— Миттельхейтер пришел, как только получил мою записку, — продолжил он с трудом. — Франц сильно расстроился, но пообещал придумать какую-нибудь историю, которая удовлетворила бы барона фон Гроссладена. Никто сегодня не узнает правды.
Хотя было ясно, что Лейла понимает его слова, она продолжала молчать, лежа совершенно неподвижно. Встревожившись, Вивиан сделал еще одну попытку.
— Лейла, я не собираюсь требовать, чтобы ты сразу же рассказала, что с тобой произошло утром, но тот, кто совершил подобное, должен понести наказание, гражданский это человек или военный. Ты можешь назвать его?
И снова молчание. Расстроенный ее очевидным отказом говорить, но не зная, что сказать самому, Вивиан огляделся в комнате, заполненной реликвиями времен старательской лихорадки. И внезапно тоска, вызванная продолжительным пленением в этом чужом городе, стала почти невыносимой. Куда делись юность и счастье? Когда-то он надеялся найти их в любви. На что ему надеяться сейчас? На возрождение страсти, которую она холодно и сознательно отвергла? Он пытался избегать ее и не смог. Сейчас пытается помочь — и снова без всякого успеха. Секретная депеша предписывала Кекевичу держаться до февраля. Как он проживет еще два месяца заключения здесь, поблизости от ненавидящей его девушки, зная, что будет видеть ее, слышать, как другие говорят с ней? Сам он не будет иметь даже такой возможности.
Повернувшись к ней с намерением пожелать доброй ночи и уйти, он не сделал ни того, ни другого. Проведя кончиками пальцев по ее щекам, где бежали дорожки слез, Вивиан хрипло произнес:
— Я бы отдал жизнь, лишь бы этого не случилось. Скажи мне, кто сделал это, и я отомщу.
Ее голова отрицательно качнулась.
— Означает ли это, что ты не знаешь, или ты отказываешься говорить?
Вместо ответа она повернулась, зарывшись лицом в подушку. Жест вызвал такое чувство жалости, что Вивиан, не удержавшись, нежно обхватил ладонями ее лицо, заставив смотреть на себя.
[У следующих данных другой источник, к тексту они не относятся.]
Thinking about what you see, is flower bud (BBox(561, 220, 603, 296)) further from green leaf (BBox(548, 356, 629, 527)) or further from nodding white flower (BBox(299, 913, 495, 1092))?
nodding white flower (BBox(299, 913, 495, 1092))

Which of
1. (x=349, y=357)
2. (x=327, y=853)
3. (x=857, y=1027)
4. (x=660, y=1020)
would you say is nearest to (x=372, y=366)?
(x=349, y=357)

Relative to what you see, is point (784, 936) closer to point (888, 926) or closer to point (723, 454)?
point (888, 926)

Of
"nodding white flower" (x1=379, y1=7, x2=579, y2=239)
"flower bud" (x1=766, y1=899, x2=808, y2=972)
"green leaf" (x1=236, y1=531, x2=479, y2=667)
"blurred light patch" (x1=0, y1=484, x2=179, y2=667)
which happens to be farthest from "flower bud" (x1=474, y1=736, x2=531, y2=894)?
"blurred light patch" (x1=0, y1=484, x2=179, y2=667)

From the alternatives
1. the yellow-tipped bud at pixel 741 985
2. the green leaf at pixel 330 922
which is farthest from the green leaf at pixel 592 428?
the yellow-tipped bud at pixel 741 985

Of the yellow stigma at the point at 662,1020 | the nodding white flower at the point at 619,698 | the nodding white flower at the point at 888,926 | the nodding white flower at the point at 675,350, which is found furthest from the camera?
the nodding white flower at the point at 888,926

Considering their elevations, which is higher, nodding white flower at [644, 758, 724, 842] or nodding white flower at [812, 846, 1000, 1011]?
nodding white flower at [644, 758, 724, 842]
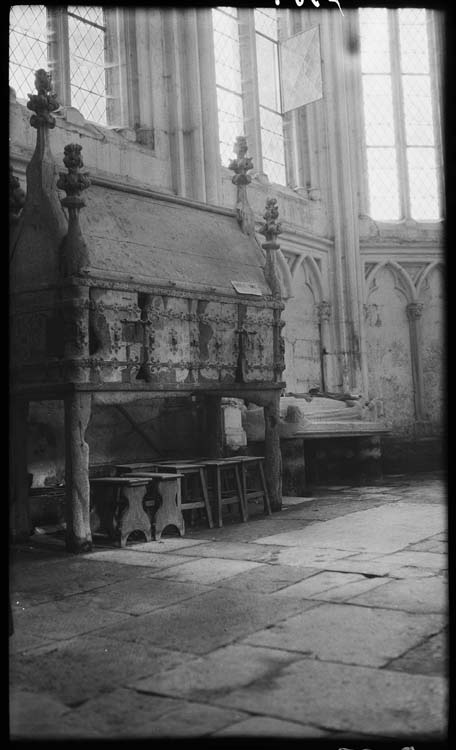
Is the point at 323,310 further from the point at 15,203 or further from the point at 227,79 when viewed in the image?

— Дорогая, я до сих пор не понимаю, что тогда случилось в Англии, — признался он тихо. — Но, несмотря на твой явный успех, на годы, изменившие нас обоих, я верю, что когда-то ты почти любила меня. Позволь помочь. Доверься мне.
Через несколько мгновений ее покрытая синяками рука легла на его ладонь, но она продолжала молчать.
Уже не сомневаясь, что настал момент полной откровенности, Вивиан поднял ее руку, прикоснувшись к ней губами.
— Я сказал тебе на прошлой неделе, что в настоящее время мы живем в изолированном мире — мире, где я могу быть откровенным: я все еще люблю тебя. Думаю, так будет всегда. Ради Бога, давай наконец скажем друг другу правду.